Collected data entries

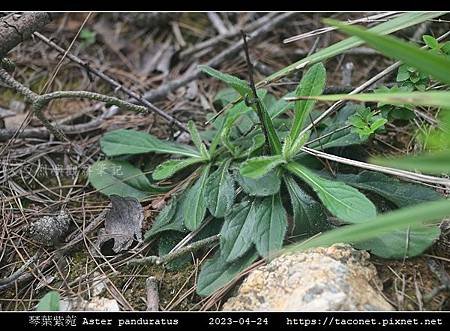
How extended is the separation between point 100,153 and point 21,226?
313 millimetres

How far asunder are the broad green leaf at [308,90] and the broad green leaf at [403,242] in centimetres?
31

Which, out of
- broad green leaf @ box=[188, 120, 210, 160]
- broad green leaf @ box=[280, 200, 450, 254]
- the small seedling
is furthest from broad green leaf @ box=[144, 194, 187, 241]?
broad green leaf @ box=[280, 200, 450, 254]

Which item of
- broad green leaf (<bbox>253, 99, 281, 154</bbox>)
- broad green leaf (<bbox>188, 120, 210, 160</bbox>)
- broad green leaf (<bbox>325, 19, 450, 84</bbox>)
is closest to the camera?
broad green leaf (<bbox>325, 19, 450, 84</bbox>)

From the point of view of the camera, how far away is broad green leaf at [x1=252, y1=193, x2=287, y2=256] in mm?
1177

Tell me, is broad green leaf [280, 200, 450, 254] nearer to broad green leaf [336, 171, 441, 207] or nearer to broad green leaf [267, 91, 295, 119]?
broad green leaf [336, 171, 441, 207]

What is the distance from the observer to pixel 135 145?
1.50 metres

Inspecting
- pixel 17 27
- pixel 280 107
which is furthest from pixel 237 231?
pixel 17 27

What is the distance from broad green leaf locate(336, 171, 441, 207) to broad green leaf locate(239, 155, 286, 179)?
21 cm

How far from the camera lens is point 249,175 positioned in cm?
119

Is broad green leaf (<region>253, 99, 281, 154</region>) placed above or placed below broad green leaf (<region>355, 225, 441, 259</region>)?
above

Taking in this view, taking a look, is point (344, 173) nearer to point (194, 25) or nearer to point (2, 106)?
point (194, 25)

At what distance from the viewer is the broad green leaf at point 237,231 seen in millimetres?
1192

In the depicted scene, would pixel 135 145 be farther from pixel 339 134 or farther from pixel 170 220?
pixel 339 134
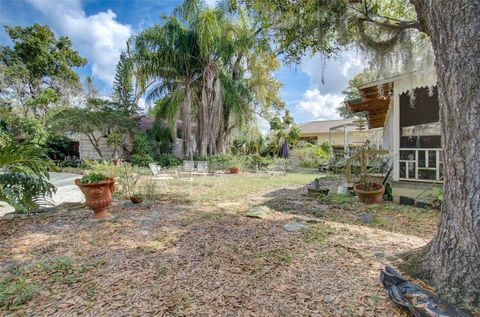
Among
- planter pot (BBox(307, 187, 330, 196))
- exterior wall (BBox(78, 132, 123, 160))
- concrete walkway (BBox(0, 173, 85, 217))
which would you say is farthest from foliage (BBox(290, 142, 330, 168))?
concrete walkway (BBox(0, 173, 85, 217))

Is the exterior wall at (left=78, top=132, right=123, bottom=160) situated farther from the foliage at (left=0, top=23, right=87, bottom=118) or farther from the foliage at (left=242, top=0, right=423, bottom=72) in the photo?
the foliage at (left=242, top=0, right=423, bottom=72)

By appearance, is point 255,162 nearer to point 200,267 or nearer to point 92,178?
point 92,178

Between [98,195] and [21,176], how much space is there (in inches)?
48.3

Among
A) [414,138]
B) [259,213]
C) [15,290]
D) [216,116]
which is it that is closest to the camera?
[15,290]

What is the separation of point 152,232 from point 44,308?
75.6 inches

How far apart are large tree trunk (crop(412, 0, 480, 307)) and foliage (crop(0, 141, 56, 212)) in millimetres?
5674

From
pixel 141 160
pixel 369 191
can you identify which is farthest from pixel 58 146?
pixel 369 191

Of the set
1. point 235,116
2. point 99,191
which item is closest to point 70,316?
point 99,191

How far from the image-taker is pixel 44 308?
7.04 ft

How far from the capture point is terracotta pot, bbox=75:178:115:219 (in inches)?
183

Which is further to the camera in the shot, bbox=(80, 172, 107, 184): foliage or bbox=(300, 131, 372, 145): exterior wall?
bbox=(300, 131, 372, 145): exterior wall

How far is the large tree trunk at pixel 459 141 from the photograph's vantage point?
6.34 feet

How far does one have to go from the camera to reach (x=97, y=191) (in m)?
4.69

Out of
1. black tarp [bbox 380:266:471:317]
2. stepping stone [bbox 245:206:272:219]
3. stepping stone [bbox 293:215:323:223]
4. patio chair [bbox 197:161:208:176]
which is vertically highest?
patio chair [bbox 197:161:208:176]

▶ _EXERCISE DIRECTIONS_: Please copy out verbatim the part of the rows that begins with the line containing "How far from the image-taker is pixel 44 308?" and continues through the end of the rows.

▶ _THE RESPONSE_:
How far from the image-taker is pixel 44 308?
7.04 ft

How far from the capture point is terracotta pot, bbox=75:178:115:219 (in inches)?
183

Which is further to the camera in the shot, bbox=(80, 172, 107, 184): foliage or bbox=(300, 131, 372, 145): exterior wall?
bbox=(300, 131, 372, 145): exterior wall

How far is the large tree trunk at pixel 459 141 from the photograph's vantage point?
6.34 feet

How far does one have to go from the camera to reach (x=97, y=191) (in m)?
4.69

Out of
1. black tarp [bbox 380:266:471:317]
2. stepping stone [bbox 245:206:272:219]
3. stepping stone [bbox 293:215:323:223]
4. patio chair [bbox 197:161:208:176]
which is vertically highest?
patio chair [bbox 197:161:208:176]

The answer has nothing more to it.